Saved data entries:

•••••

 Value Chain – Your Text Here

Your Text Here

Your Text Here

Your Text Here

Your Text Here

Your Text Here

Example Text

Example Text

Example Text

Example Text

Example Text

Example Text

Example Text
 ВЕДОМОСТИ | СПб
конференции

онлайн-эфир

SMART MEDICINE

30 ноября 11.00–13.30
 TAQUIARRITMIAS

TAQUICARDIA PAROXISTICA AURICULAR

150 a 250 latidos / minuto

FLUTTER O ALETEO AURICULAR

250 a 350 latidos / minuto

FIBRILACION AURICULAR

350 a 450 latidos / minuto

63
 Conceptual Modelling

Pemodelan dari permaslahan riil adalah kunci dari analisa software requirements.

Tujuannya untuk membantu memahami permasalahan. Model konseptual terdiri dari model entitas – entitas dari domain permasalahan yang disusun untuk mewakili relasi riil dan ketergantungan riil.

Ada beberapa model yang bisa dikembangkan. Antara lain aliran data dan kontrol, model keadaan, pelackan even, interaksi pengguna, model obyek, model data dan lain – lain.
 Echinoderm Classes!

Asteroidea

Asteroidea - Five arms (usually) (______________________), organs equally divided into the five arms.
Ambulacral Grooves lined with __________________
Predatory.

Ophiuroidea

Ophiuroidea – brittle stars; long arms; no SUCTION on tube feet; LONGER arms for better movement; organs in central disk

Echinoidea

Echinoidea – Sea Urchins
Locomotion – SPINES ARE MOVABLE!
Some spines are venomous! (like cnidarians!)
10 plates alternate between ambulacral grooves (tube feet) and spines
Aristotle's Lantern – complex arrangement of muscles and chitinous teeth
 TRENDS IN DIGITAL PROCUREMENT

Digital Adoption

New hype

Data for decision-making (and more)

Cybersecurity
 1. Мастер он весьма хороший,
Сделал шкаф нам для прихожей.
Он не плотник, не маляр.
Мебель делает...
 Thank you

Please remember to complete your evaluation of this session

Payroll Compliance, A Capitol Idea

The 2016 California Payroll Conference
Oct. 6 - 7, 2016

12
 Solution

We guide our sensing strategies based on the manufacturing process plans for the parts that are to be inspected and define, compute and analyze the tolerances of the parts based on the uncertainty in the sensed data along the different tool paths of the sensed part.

•••••

--- TASK ITEM ---
Read through the entries, then copy every line where the string "arms" is found.

--- TASK OUTPUT ---
Asteroidea - Five arms (usually) (______________________), organs equally divided into the five arms.
Ophiuroidea – brittle stars; long arms; no SUCTION on tube feet; LONGER arms for better movement; organs in central disk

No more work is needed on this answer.